> _Problem to work on_: Arrange the lines of text in this material as a JSON list of strings, one per line, skipping any blank lines. Leave the pictures out of your answer.

> _Given information_:
◆ ◆ ◆ ◆

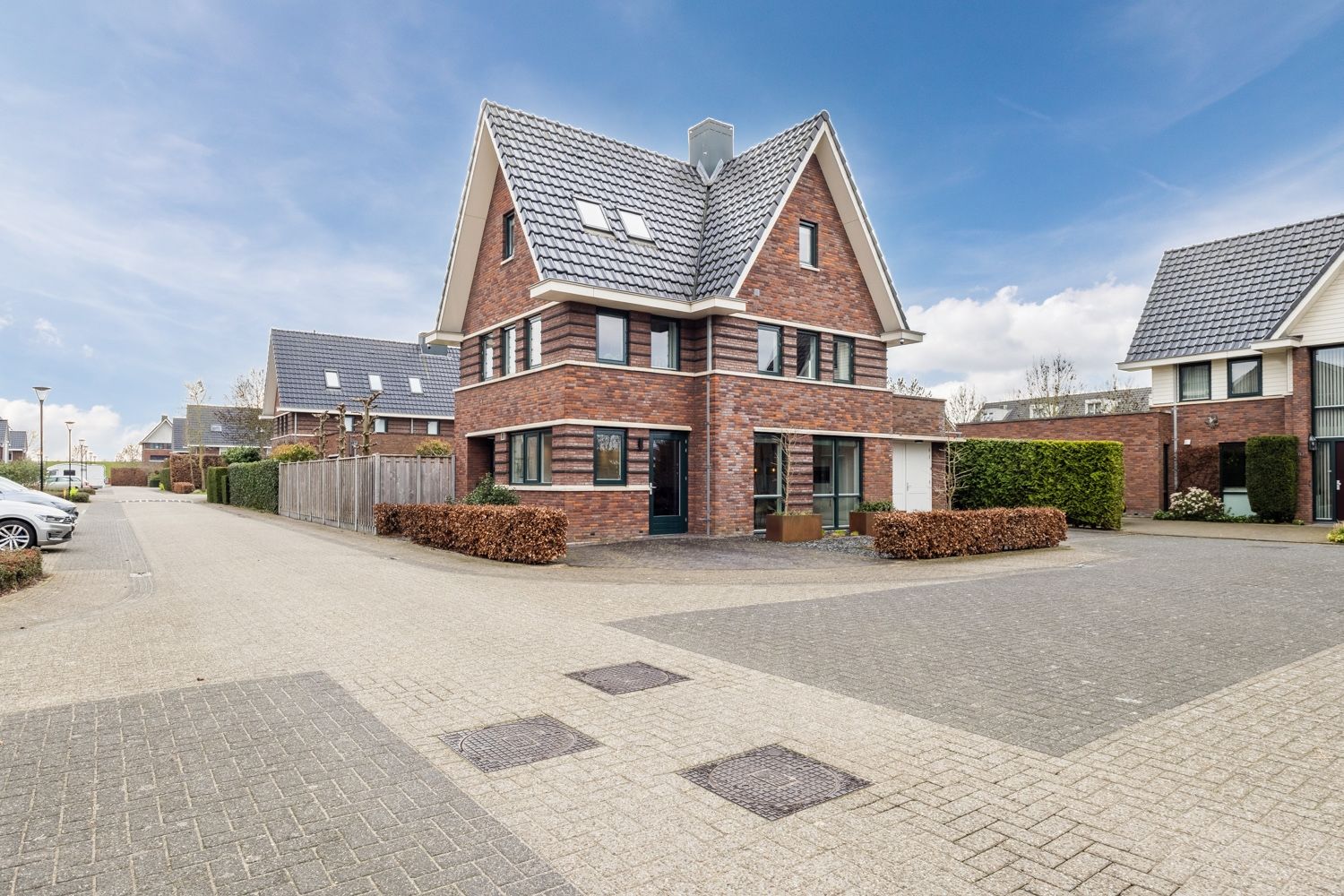 Photo 3 of Dwarsdijk 12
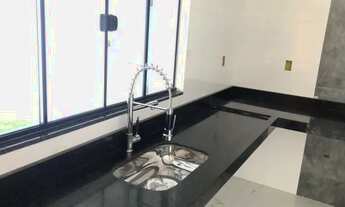 Imagem 5: Casa com 3Q à venda, 110 m² por R$ 490.000 - Ilda - Aparecida de Goiânia/GO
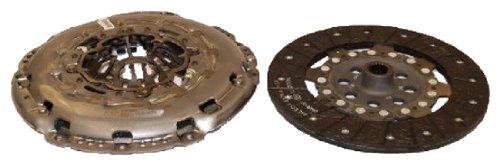 Japanparts SF-147 Kupplungsdruckplatte Japanparts SF-147 Kupplungsdruckplatte von Japanparts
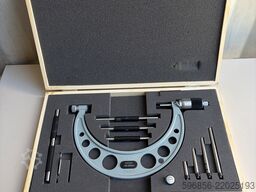 HOLEX 100–200 mm HOLEX 100–200 mm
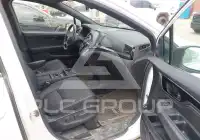 2023 Honda ODYSSEY фото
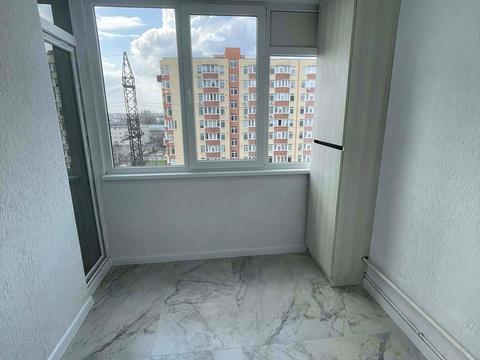 квартира за адресою Злуки просп., 7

◆ ◆ ◆ ◆

> _Answer section_:
[
  " Photo 3 of Dwarsdijk 12",
  " Imagem 5: Casa com 3Q à venda, 110 m² por R$ 490.000 - Ilda - Aparecida de Goiânia/GO",
  " Japanparts SF-147 Kupplungsdruckplatte Japanparts SF-147 Kupplungsdruckplatte von Japanparts",
  " HOLEX 100–200 mm HOLEX 100–200 mm",
  " 2023 Honda ODYSSEY фото",
  " квартира за адресою Злуки просп., 7"
]